Salih ağabey: 11 yıldır metal işçisiyim. İş kazası da geçirdim, meslek hastalığına da yakalandım. Sendikalaşmak istediğimiz için arkadaşlarımla birlikte işten de atıldık, dayak da yedik. Varın siz söyleyin; benim hakkımı patrondan kendisi sormayan, ben sormaya çalıştıkça önümde engel teşkil eden, eskiden kazanılmış hakkım olan kıdem tazminatını defalarca gasp etmeye girişenlere ben nasıl oy verebilirim? Bu yüzden söylüyorum. Sizler de güç katın bu sesi yükseltelim: “Artık Yeter, Tamam!”

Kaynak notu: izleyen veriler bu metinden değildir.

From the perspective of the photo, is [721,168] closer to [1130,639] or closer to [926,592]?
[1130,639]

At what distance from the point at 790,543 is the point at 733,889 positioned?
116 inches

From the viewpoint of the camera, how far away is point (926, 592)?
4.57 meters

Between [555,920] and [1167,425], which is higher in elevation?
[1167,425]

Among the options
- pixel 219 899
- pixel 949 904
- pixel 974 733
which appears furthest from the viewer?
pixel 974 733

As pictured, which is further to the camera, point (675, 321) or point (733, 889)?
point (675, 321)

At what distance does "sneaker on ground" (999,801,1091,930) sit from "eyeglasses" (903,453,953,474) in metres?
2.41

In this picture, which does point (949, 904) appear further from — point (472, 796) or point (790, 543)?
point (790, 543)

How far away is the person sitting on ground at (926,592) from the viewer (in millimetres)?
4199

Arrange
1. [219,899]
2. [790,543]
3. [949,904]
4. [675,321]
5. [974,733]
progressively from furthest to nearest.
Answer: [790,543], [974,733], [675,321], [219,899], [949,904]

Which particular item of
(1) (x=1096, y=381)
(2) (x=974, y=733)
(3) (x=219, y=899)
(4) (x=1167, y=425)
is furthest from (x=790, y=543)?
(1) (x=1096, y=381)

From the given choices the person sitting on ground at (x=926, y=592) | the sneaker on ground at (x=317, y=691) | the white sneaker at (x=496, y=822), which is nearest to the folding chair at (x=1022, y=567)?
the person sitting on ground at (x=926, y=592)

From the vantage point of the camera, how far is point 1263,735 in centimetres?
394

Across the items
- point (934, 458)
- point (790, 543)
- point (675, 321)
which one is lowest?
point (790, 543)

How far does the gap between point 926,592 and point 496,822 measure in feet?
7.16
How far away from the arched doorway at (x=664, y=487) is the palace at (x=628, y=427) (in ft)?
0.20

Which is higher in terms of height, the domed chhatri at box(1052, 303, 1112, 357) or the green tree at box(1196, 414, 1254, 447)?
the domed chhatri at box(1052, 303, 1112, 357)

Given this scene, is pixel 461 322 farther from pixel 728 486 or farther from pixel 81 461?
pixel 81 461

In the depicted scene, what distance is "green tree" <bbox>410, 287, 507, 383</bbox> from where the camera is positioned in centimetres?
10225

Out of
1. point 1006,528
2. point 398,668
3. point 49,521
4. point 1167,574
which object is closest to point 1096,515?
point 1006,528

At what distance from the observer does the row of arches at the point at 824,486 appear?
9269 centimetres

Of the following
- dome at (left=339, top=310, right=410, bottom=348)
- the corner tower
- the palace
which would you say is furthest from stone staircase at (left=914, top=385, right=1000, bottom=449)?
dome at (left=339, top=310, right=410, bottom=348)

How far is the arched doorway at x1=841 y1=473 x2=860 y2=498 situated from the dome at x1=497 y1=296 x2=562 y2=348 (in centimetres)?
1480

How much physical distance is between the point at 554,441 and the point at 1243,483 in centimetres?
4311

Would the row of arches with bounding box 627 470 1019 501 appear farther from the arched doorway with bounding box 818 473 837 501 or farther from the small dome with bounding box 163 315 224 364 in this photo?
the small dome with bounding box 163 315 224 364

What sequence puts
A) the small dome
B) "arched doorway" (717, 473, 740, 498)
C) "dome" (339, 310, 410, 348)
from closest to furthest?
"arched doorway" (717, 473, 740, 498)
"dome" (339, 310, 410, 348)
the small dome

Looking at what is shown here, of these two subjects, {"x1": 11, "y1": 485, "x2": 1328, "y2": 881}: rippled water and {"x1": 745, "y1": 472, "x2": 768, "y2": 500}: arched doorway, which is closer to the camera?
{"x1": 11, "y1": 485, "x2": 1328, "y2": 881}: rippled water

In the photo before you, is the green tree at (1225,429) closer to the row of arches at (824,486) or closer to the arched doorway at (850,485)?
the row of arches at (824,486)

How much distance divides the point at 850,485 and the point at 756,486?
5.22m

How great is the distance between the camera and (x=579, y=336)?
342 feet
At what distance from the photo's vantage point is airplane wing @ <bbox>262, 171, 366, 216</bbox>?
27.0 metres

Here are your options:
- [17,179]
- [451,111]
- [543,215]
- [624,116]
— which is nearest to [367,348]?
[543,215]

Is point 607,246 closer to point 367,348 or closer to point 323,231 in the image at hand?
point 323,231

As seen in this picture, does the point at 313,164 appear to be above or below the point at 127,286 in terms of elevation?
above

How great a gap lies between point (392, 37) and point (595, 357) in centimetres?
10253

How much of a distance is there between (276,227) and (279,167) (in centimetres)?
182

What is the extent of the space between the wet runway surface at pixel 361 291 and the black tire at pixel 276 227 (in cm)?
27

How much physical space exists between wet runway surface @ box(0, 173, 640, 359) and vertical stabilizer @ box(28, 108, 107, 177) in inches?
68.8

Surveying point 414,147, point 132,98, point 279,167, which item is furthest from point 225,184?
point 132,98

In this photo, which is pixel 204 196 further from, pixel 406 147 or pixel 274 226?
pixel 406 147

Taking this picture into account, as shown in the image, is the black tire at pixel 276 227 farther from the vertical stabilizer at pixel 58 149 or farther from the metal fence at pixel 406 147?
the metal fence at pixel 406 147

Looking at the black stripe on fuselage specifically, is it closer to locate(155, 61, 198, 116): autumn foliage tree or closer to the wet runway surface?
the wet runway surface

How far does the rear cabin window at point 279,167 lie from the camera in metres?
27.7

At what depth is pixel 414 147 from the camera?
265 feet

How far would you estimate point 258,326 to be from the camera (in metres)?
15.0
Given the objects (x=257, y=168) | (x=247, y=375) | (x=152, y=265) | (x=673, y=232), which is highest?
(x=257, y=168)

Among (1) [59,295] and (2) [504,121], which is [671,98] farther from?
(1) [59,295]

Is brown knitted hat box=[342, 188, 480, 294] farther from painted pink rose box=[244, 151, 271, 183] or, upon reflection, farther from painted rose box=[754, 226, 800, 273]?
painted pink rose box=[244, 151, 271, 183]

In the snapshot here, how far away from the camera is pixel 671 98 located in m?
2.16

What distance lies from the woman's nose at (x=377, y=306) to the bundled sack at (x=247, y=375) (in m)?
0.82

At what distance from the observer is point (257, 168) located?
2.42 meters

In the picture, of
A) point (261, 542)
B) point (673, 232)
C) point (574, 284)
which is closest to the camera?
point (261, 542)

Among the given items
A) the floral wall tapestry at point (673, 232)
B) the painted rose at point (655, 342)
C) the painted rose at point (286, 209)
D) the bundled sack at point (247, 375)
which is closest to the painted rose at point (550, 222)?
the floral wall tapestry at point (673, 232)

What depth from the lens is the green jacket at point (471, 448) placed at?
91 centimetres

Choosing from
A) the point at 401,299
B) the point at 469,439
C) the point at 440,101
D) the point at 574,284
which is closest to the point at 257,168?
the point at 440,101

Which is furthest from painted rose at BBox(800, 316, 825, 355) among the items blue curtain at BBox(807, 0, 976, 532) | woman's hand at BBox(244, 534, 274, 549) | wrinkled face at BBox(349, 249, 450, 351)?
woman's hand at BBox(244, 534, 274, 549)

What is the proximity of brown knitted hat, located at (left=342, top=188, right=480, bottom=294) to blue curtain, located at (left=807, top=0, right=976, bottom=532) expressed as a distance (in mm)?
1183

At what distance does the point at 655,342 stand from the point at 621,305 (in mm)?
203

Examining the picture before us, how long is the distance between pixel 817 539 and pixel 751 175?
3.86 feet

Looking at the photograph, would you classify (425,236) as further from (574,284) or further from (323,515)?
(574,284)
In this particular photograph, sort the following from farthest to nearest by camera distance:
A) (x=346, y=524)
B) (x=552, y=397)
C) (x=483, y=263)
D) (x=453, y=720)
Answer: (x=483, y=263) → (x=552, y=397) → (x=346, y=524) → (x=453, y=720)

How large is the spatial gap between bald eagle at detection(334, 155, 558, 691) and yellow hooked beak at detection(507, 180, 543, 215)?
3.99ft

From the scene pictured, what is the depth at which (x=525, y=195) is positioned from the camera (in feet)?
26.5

Nurcan abla: Uzun yıllardır süren işçilik hayatımda gördüklerim, benim hangi sınıftan olduğumu, kiminle nasıl mücadele etmek gerektiğini kavramamı sağladı. Kadınların çalışma koşulları, toplum içindeki statüleri, hep erkeğe göre bir adım geriden gelmekle sınırlı kalıyor. Oysa bizler de üreteniz, hayatı var edenleriz, erkek işçi kardeşlerimizle birlikte. Greve de beraber çıkarız, fabrika içinde de beraber çalışırız. Aynı sofrada yemek yeriz. Ortaktır sevincimiz, kederimiz. Biz kadın emekçileri yok sayan, üç beş çocuk siparişi verip eve mahkûm etmek isteyen, her anlamda gelişmemizin önünü kapatan ve kadına yönelik şiddeti körükleyen, cinayetlerin üstünü örten, meşru göstermeye çalışan tepedekilere, bütün ezilen, emeği yok sayılan kadınlar adına sesleniyorum: “Artık Yeter, Tamam!”
Biz biliyoruz ki işçi sınıfı kadınıyla erkeğiyle bir bütün, kocaman ve güçlü bir sınıftır. Ve bunun bilincinde olduğu sürece de birlikte mücadele ederek kazanacaktır. Yeter ki doğru safta örgütlenmeyi ve mücadele etmeyi bilsin! O zaman yıkılacaktır haramilerin saltanatı. Bu yüzden bu kadar güçlü çıkıyor ağzımızdan: “ARTIK YETER, TAMAM!”